== Task material

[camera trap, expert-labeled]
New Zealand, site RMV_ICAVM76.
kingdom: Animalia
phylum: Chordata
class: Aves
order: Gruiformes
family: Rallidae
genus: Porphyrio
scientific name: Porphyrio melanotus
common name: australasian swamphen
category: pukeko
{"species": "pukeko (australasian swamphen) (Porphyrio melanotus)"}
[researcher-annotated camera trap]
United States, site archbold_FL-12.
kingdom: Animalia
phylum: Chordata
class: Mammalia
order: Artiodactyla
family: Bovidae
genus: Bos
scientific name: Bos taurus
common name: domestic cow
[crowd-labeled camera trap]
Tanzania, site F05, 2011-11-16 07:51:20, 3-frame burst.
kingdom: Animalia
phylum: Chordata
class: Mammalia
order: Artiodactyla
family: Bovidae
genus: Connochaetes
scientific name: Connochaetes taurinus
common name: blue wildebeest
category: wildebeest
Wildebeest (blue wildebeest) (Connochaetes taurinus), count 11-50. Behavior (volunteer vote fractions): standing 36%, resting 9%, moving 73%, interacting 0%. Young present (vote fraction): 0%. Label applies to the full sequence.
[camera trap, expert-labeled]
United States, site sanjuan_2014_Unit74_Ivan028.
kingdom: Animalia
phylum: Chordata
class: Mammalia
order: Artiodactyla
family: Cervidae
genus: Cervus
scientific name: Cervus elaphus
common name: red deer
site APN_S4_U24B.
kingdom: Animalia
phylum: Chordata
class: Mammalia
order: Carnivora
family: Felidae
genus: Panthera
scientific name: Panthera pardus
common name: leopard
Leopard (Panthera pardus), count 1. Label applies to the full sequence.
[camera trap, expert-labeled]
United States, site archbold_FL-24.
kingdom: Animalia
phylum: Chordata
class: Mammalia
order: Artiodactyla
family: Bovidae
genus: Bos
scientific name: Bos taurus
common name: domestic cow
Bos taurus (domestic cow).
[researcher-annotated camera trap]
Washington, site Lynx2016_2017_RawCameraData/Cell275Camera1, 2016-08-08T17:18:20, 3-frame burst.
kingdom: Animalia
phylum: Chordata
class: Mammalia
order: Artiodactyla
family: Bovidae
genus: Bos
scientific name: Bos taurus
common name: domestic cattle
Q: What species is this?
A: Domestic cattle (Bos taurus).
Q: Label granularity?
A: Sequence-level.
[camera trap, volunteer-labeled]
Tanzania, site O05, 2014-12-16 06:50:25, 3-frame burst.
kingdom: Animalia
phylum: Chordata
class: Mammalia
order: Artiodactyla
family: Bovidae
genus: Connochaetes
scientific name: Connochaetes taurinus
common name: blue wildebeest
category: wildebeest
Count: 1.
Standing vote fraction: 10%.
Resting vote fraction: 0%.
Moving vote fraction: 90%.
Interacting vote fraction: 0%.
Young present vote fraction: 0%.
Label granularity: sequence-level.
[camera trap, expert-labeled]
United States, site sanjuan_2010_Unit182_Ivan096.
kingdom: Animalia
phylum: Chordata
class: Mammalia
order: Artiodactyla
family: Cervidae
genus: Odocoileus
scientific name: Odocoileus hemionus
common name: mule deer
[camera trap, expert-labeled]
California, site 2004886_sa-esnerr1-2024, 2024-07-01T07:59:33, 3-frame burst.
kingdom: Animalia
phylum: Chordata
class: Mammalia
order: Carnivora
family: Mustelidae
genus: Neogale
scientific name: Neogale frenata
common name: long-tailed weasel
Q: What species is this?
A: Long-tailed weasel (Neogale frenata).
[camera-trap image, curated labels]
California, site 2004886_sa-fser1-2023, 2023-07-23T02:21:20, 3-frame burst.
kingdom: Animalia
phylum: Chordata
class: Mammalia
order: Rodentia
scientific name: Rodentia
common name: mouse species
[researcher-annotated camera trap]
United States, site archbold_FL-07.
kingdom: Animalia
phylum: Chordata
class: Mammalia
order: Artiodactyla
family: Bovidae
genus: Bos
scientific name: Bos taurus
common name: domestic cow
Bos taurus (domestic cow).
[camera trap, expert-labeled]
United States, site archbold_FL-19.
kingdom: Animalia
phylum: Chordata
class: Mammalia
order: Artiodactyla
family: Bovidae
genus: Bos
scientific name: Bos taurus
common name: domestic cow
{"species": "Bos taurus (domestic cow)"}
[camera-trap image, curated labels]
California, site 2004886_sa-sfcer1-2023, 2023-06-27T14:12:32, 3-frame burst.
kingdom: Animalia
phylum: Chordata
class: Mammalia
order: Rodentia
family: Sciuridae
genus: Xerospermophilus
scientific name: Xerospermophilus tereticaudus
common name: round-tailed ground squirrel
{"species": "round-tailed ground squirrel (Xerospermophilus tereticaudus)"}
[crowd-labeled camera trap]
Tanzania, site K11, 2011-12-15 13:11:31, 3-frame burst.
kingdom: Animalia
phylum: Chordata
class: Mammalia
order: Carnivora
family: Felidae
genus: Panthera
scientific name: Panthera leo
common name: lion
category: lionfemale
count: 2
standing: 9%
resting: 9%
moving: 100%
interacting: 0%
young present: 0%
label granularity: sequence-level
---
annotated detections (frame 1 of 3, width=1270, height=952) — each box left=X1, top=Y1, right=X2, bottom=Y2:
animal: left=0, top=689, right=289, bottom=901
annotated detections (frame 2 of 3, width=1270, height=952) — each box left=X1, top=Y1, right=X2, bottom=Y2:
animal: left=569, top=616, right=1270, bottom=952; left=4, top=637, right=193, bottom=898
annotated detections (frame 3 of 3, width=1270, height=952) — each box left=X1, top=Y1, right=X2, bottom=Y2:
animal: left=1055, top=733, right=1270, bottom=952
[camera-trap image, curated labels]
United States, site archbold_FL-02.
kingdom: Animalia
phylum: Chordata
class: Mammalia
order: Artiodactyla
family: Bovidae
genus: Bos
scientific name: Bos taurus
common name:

====

Your task:
The whole listing above, line by line, is to be retyped exactly.

Task solution:
[camera trap, expert-labeled]
New Zealand, site RMV_ICAVM76.
kingdom: Animalia
phylum: Chordata
class: Aves
order: Gruiformes
family: Rallidae
genus: Porphyrio
scientific name: Porphyrio melanotus
common name: australasian swamphen
category: pukeko
{"species": "pukeko (australasian swamphen) (Porphyrio melanotus)"}
[researcher-annotated camera trap]
United States, site archbold_FL-12.
kingdom: Animalia
phylum: Chordata
class: Mammalia
order: Artiodactyla
family: Bovidae
genus: Bos
scientific name: Bos taurus
common name: domestic cow
[crowd-labeled camera trap]
Tanzania, site F05, 2011-11-16 07:51:20, 3-frame burst.
kingdom: Animalia
phylum: Chordata
class: Mammalia
order: Artiodactyla
family: Bovidae
genus: Connochaetes
scientific name: Connochaetes taurinus
common name: blue wildebeest
category: wildebeest
Wildebeest (blue wildebeest) (Connochaetes taurinus), count 11-50. Behavior (volunteer vote fractions): standing 36%, resting 9%, moving 73%, interacting 0%. Young present (vote fraction): 0%. Label applies to the full sequence.
[camera trap, expert-labeled]
United States, site sanjuan_2014_Unit74_Ivan028.
kingdom: Animalia
phylum: Chordata
class: Mammalia
order: Artiodactyla
family: Cervidae
genus: Cervus
scientific name: Cervus elaphus
common name: red deer
site APN_S4_U24B.
kingdom: Animalia
phylum: Chordata
class: Mammalia
order: Carnivora
family: Felidae
genus: Panthera
scientific name: Panthera pardus
common name: leopard
Leopard (Panthera pardus), count 1. Label applies to the full sequence.
[camera trap, expert-labeled]
United States, site archbold_FL-24.
kingdom: Animalia
phylum: Chordata
class: Mammalia
order: Artiodactyla
family: Bovidae
genus: Bos
scientific name: Bos taurus
common name: domestic cow
Bos taurus (domestic cow).
[researcher-annotated camera trap]
Washington, site Lynx2016_2017_RawCameraData/Cell275Camera1, 2016-08-08T17:18:20, 3-frame burst.
kingdom: Animalia
phylum: Chordata
class: Mammalia
order: Artiodactyla
family: Bovidae
genus: Bos
scientific name: Bos taurus
common name: domestic cattle
Q: What species is this?
A: Domestic cattle (Bos taurus).
Q: Label granularity?
A: Sequence-level.
[camera trap, volunteer-labeled]
Tanzania, site O05, 2014-12-16 06:50:25, 3-frame burst.
kingdom: Animalia
phylum: Chordata
class: Mammalia
order: Artiodactyla
family: Bovidae
genus: Connochaetes
scientific name: Connochaetes taurinus
common name: blue wildebeest
category: wildebeest
Count: 1.
Standing vote fraction: 10%.
Resting vote fraction: 0%.
Moving vote fraction: 90%.
Interacting vote fraction: 0%.
Young present vote fraction: 0%.
Label granularity: sequence-level.
[camera trap, expert-labeled]
United States, site sanjuan_2010_Unit182_Ivan096.
kingdom: Animalia
phylum: Chordata
class: Mammalia
order: Artiodactyla
family: Cervidae
genus: Odocoileus
scientific name: Odocoileus hemionus
common name: mule deer
[camera trap, expert-labeled]
California, site 2004886_sa-esnerr1-2024, 2024-07-01T07:59:33, 3-frame burst.
kingdom: Animalia
phylum: Chordata
class: Mammalia
order: Carnivora
family: Mustelidae
genus: Neogale
scientific name: Neogale frenata
common name: long-tailed weasel
Q: What species is this?
A: Long-tailed weasel (Neogale frenata).
[camera-trap image, curated labels]
California, site 2004886_sa-fser1-2023, 2023-07-23T02:21:20, 3-frame burst.
kingdom: Animalia
phylum: Chordata
class: Mammalia
order: Rodentia
scientific name: Rodentia
common name: mouse species
[researcher-annotated camera trap]
United States, site archbold_FL-07.
kingdom: Animalia
phylum: Chordata
class: Mammalia
order: Artiodactyla
family: Bovidae
genus: Bos
scientific name: Bos taurus
common name: domestic cow
Bos taurus (domestic cow).
[camera trap, expert-labeled]
United States, site archbold_FL-19.
kingdom: Animalia
phylum: Chordata
class: Mammalia
order: Artiodactyla
family: Bovidae
genus: Bos
scientific name: Bos taurus
common name: domestic cow
{"species": "Bos taurus (domestic cow)"}
[camera-trap image, curated labels]
California, site 2004886_sa-sfcer1-2023, 2023-06-27T14:12:32, 3-frame burst.
kingdom: Animalia
phylum: Chordata
class: Mammalia
order: Rodentia
family: Sciuridae
genus: Xerospermophilus
scientific name: Xerospermophilus tereticaudus
common name: round-tailed ground squirrel
{"species": "round-tailed ground squirrel (Xerospermophilus tereticaudus)"}
[crowd-labeled camera trap]
Tanzania, site K11, 2011-12-15 13:11:31, 3-frame burst.
kingdom: Animalia
phylum: Chordata
class: Mammalia
order: Carnivora
family: Felidae
genus: Panthera
scientific name: Panthera leo
common name: lion
category: lionfemale
count: 2
standing: 9%
resting: 9%
moving: 100%
interacting: 0%
young present: 0%
label granularity: sequence-level
---
annotated detections (frame 1 of 3, width=1270, height=952) — each box left=X1, top=Y1, right=X2, bottom=Y2:
animal: left=0, top=689, right=289, bottom=901
annotated detections (frame 2 of 3, width=1270, height=952) — each box left=X1, top=Y1, right=X2, bottom=Y2:
animal: left=569, top=616, right=1270, bottom=952; left=4, top=637, right=193, bottom=898
annotated detections (frame 3 of 3, width=1270, height=952) — each box left=X1, top=Y1, right=X2, bottom=Y2:
animal: left=1055, top=733, right=1270, bottom=952
[camera-trap image, curated labels]
United States, site archbold_FL-02.
kingdom: Animalia
phylum: Chordata
class: Mammalia
order: Artiodactyla
family: Bovidae
genus: Bos
scientific name: Bos taurus
common name:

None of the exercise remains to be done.